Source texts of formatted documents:
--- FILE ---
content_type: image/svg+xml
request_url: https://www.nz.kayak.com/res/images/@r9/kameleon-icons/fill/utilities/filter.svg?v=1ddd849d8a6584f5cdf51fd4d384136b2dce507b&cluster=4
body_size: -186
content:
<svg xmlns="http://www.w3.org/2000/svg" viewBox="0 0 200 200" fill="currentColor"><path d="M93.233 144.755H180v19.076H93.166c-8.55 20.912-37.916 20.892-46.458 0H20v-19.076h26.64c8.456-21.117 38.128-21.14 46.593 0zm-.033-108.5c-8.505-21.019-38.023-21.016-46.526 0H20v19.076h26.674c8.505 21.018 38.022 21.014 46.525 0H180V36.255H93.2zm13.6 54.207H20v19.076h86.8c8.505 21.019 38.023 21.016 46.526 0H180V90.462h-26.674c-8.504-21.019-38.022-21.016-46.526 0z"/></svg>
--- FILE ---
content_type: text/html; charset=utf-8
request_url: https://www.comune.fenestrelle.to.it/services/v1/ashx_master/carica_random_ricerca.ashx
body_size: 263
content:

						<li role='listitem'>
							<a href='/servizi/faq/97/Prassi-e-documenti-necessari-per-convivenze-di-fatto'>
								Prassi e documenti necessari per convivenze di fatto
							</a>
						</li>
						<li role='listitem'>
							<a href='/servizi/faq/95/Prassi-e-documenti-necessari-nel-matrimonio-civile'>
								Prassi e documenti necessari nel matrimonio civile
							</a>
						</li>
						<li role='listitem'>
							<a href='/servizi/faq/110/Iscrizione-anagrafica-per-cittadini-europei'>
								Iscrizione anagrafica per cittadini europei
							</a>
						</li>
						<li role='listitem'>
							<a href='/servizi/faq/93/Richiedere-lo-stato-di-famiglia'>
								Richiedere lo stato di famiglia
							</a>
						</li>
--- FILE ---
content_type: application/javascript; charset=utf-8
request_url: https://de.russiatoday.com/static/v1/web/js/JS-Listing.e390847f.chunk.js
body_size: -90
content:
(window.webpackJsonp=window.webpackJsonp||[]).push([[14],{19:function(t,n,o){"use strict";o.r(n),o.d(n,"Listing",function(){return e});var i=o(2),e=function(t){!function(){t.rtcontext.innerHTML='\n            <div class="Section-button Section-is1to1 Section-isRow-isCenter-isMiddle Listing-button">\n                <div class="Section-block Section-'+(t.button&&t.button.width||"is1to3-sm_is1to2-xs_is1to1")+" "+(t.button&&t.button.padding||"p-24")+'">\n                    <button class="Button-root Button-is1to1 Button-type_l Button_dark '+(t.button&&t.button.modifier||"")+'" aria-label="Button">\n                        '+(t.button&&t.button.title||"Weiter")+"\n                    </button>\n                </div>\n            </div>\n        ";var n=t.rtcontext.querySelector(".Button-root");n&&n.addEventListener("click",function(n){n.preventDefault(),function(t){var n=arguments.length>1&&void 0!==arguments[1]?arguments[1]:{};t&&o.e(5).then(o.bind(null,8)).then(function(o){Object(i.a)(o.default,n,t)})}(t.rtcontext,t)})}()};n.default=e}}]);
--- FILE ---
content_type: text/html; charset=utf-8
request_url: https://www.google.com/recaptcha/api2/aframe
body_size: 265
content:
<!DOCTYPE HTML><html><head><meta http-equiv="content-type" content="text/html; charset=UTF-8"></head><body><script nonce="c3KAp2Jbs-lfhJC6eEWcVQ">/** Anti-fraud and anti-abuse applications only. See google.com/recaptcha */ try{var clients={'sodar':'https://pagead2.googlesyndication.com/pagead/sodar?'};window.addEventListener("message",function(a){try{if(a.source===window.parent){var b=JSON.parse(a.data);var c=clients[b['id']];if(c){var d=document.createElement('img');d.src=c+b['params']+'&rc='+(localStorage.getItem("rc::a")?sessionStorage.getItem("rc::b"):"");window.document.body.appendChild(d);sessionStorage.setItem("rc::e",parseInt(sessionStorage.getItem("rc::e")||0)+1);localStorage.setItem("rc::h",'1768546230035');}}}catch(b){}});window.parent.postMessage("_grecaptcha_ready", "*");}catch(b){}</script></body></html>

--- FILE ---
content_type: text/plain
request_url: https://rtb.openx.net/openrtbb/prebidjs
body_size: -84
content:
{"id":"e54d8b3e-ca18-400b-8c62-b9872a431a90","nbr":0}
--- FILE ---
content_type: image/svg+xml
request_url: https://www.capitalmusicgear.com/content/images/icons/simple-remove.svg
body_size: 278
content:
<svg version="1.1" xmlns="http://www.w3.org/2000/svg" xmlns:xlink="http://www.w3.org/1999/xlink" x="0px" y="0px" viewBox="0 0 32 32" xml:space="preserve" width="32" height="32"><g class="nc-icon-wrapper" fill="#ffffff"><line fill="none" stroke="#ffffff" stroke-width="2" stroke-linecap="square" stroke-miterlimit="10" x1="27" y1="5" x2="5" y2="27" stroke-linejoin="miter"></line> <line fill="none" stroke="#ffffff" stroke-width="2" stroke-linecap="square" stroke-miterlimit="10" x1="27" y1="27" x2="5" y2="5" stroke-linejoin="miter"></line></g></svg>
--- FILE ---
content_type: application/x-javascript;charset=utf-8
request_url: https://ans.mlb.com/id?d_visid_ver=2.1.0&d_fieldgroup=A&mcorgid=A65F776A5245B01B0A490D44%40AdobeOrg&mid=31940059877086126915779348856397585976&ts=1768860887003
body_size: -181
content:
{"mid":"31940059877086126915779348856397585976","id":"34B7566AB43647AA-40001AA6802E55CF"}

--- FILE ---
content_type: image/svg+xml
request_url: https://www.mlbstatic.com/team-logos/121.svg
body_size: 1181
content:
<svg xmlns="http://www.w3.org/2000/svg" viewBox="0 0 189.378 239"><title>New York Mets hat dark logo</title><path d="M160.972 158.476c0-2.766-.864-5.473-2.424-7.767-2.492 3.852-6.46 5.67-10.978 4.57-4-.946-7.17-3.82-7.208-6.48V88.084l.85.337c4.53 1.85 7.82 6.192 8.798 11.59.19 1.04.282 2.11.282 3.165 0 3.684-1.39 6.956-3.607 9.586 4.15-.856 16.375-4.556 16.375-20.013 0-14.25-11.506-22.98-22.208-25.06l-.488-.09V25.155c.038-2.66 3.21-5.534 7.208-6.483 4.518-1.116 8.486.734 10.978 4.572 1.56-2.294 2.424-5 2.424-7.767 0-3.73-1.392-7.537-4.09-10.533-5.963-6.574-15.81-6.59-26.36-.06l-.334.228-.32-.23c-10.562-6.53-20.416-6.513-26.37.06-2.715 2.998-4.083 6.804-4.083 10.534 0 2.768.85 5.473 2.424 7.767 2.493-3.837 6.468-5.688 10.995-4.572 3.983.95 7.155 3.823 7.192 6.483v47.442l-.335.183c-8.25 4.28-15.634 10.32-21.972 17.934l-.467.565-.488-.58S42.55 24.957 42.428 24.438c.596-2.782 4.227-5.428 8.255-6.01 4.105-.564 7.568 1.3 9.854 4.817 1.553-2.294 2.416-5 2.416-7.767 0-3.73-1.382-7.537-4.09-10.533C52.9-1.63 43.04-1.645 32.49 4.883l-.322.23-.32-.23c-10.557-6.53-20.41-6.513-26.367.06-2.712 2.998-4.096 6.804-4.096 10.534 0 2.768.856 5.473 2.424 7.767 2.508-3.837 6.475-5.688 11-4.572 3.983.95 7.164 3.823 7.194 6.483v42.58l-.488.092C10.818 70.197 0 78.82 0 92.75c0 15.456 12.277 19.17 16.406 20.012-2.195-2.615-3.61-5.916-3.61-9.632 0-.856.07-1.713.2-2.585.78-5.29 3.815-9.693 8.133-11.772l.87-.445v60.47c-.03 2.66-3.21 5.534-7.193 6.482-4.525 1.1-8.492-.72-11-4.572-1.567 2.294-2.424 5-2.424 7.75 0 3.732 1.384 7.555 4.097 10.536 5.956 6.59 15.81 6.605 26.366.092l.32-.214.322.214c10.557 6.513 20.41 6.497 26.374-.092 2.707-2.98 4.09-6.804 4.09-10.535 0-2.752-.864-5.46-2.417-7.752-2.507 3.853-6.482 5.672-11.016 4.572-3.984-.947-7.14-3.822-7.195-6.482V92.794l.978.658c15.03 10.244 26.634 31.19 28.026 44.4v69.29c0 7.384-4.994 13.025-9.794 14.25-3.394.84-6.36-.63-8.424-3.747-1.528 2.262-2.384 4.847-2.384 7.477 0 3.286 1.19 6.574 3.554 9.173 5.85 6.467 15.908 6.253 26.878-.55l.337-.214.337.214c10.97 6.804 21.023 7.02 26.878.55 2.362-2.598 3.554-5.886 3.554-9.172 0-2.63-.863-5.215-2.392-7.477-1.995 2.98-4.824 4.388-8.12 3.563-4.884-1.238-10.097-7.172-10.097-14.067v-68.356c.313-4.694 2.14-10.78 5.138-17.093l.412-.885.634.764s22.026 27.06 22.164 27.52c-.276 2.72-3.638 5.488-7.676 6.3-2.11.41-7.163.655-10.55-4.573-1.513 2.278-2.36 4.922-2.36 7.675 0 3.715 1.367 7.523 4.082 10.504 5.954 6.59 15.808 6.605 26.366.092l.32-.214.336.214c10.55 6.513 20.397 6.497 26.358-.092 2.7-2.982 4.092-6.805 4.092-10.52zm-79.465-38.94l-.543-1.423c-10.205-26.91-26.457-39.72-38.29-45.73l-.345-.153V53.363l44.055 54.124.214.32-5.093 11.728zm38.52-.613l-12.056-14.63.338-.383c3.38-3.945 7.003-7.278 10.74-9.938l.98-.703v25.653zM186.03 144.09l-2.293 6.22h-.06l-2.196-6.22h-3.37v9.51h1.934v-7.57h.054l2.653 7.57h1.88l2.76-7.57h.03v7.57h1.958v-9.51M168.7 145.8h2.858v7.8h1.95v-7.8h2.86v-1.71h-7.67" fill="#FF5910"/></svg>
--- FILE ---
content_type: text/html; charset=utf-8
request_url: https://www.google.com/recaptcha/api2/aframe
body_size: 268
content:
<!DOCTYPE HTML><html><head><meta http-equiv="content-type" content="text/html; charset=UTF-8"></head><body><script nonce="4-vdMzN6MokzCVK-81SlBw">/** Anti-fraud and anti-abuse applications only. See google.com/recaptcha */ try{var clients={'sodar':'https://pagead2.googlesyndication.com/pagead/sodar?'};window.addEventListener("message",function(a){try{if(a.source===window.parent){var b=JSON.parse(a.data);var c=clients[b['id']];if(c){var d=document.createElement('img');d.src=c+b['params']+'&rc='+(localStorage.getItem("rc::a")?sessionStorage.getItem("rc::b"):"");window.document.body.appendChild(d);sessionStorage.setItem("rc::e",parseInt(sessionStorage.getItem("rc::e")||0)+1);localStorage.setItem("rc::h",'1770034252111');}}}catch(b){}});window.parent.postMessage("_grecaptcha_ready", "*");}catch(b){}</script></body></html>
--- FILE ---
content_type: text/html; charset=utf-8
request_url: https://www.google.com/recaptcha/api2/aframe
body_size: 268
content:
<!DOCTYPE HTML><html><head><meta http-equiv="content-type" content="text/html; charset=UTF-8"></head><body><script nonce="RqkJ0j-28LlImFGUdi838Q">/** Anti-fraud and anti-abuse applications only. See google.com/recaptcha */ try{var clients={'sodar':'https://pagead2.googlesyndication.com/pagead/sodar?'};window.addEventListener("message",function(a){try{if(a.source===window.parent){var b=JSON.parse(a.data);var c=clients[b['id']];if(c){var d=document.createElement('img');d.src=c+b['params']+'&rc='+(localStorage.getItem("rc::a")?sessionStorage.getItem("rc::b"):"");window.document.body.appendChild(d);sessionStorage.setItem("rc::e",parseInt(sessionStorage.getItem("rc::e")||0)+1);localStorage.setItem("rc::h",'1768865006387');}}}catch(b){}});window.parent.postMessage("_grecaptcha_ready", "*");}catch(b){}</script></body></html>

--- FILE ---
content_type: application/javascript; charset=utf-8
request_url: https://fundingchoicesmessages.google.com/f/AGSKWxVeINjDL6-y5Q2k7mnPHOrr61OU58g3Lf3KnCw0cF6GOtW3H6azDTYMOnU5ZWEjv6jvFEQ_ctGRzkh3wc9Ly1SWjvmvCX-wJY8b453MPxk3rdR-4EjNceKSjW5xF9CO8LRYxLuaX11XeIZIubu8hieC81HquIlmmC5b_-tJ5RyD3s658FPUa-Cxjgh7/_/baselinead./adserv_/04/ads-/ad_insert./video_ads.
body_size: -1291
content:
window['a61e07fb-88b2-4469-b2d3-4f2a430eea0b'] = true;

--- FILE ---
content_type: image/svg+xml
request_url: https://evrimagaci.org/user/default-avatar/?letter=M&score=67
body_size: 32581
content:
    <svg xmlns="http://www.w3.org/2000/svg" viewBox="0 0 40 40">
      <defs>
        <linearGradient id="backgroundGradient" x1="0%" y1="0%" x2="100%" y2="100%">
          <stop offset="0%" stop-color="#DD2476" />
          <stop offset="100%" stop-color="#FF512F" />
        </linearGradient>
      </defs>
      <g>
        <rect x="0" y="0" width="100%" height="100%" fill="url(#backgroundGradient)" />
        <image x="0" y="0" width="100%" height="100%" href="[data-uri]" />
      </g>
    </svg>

# [TASK ITEM]
Copy each line above containing the string "linearGradient".

# [RESULT OF THE EXERCISE]
        <linearGradient id="backgroundGradient" x1="0%" y1="0%" x2="100%" y2="100%">
        </linearGradient>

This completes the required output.